## TASK INSTRUCTIONS
When a line in the entries below contains the word "Vietnam", copy that line.

## RECORD EXCERPTS
-*-
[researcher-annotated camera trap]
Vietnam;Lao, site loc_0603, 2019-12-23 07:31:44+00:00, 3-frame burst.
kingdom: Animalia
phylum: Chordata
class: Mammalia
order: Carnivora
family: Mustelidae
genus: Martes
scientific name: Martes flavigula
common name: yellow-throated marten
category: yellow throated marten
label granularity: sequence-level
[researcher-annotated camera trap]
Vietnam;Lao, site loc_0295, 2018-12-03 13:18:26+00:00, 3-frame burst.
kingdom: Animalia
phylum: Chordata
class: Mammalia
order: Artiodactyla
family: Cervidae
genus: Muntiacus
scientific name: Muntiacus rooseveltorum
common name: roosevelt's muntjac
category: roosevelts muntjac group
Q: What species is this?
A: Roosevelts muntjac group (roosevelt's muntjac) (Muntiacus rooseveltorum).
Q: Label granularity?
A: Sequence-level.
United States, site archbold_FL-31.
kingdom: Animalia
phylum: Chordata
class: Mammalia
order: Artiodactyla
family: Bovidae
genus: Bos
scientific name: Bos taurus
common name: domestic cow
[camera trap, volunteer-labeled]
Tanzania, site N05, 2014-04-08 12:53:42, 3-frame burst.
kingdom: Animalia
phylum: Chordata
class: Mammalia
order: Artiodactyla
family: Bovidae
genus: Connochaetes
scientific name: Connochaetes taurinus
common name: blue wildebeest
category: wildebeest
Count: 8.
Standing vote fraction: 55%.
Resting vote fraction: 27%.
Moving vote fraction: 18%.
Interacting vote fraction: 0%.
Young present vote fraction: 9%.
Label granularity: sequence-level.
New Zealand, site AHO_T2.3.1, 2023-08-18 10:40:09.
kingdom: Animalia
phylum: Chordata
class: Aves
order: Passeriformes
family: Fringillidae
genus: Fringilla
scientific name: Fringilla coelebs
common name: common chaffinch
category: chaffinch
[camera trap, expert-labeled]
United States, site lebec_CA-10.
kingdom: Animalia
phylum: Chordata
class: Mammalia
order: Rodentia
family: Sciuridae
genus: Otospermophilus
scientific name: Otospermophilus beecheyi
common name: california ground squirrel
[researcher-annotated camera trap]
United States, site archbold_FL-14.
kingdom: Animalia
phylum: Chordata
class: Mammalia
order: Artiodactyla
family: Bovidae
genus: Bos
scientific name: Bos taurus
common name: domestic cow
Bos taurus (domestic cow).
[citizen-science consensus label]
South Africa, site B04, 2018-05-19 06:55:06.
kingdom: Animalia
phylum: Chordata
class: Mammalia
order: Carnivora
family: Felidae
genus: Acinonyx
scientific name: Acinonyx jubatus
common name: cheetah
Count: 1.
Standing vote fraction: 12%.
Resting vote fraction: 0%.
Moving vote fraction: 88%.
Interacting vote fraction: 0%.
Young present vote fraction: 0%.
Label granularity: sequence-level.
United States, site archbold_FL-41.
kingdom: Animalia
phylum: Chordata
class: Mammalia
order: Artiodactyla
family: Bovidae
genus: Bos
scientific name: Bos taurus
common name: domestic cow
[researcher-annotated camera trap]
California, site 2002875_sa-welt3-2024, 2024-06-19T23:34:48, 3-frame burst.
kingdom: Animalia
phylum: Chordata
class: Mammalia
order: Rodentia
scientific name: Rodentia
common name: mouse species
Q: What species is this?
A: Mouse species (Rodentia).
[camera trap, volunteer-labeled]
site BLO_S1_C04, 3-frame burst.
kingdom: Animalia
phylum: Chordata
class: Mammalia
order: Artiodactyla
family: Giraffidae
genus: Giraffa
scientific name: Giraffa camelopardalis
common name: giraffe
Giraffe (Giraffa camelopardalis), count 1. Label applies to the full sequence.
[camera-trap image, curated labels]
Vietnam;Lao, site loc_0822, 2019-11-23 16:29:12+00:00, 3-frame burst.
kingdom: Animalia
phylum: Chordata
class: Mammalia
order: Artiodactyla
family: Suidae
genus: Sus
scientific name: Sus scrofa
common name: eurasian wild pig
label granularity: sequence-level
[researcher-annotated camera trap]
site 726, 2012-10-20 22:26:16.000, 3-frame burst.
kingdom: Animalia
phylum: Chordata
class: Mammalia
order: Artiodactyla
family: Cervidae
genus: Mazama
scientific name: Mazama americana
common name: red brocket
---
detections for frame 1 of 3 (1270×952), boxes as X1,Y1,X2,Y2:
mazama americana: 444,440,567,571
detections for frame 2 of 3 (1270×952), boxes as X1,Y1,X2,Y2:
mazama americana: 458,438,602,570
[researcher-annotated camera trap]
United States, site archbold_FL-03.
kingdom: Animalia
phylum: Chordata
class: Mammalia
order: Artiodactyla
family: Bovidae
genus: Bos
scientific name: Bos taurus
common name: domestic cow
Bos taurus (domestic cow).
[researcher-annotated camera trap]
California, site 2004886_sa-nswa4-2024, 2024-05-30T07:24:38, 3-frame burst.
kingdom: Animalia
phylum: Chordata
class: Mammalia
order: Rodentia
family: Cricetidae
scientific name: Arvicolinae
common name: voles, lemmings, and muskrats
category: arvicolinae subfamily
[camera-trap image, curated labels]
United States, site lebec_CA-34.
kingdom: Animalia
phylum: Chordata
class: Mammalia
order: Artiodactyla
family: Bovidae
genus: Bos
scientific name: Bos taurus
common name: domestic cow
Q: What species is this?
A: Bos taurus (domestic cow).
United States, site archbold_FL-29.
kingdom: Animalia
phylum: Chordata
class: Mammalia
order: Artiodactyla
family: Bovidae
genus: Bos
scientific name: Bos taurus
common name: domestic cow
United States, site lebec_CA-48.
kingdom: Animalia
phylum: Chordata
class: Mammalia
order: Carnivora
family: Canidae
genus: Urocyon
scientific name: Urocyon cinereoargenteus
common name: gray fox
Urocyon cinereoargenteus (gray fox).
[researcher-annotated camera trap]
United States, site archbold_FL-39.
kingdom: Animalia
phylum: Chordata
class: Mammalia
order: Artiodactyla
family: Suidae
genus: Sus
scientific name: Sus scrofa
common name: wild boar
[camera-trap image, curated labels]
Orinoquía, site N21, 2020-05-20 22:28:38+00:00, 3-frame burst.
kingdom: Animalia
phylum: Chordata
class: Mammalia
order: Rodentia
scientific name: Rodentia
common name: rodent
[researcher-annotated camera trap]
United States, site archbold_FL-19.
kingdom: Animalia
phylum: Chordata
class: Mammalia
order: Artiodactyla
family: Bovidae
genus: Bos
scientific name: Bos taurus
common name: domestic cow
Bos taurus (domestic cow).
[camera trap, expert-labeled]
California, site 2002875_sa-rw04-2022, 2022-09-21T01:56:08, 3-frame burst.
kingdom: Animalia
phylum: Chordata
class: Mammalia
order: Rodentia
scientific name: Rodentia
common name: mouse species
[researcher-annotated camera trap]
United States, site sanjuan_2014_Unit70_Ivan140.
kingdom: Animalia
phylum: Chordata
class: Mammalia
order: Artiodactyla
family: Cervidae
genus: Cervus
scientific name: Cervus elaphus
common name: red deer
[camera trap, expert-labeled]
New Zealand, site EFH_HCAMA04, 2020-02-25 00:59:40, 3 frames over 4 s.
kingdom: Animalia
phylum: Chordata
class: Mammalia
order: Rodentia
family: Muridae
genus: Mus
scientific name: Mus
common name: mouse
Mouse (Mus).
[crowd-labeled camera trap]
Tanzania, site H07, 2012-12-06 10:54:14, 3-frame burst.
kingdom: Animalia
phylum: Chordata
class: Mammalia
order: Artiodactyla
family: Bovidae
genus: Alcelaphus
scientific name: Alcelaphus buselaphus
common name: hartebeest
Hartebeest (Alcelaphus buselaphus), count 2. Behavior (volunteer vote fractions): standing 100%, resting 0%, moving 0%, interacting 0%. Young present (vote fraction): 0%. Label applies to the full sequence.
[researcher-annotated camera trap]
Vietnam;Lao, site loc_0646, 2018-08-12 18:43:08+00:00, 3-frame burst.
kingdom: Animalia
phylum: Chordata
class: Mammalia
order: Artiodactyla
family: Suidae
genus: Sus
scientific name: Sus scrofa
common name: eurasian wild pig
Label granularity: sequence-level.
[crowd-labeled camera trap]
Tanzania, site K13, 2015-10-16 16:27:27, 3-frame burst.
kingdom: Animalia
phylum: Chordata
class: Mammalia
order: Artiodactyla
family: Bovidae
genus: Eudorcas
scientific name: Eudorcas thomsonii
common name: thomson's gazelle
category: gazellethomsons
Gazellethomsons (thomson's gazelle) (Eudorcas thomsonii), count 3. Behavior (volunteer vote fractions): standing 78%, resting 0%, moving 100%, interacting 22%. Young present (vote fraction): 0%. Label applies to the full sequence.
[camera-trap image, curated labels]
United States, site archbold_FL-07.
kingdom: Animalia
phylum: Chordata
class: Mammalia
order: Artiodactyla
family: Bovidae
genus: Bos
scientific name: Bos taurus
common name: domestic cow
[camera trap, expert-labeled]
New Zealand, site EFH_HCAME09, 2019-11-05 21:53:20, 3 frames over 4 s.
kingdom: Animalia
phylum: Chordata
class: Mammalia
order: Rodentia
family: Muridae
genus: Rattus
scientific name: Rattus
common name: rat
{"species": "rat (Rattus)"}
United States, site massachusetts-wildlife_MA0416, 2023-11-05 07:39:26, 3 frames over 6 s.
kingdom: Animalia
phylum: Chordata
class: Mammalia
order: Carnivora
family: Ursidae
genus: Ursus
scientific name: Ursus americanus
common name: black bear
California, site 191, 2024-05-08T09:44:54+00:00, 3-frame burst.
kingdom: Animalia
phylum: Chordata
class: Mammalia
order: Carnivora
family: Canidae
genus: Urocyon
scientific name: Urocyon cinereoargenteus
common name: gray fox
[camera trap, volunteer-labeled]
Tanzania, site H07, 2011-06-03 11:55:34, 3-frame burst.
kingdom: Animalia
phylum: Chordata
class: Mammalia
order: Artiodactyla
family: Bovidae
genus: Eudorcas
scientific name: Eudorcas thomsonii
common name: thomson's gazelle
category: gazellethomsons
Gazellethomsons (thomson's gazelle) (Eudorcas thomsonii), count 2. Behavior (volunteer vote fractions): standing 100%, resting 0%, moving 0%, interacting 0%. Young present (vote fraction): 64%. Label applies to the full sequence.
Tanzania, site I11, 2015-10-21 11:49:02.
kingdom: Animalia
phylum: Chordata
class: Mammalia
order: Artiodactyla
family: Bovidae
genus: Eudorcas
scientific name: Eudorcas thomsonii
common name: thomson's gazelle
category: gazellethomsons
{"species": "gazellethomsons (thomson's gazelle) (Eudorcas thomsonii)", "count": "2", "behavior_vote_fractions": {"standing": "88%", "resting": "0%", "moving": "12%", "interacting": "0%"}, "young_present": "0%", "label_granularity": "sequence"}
-*-
## EXPECTED OUTPUT
Vietnam;Lao, site loc_0603, 2019-12-23 07:31:44+00:00, 3-frame burst.
Vietnam;Lao, site loc_0295, 2018-12-03 13:18:26+00:00, 3-frame burst.
Vietnam;Lao, site loc_0822, 2019-11-23 16:29:12+00:00, 3-frame burst.
Vietnam;Lao, site loc_0646, 2018-08-12 18:43:08+00:00, 3-frame burst.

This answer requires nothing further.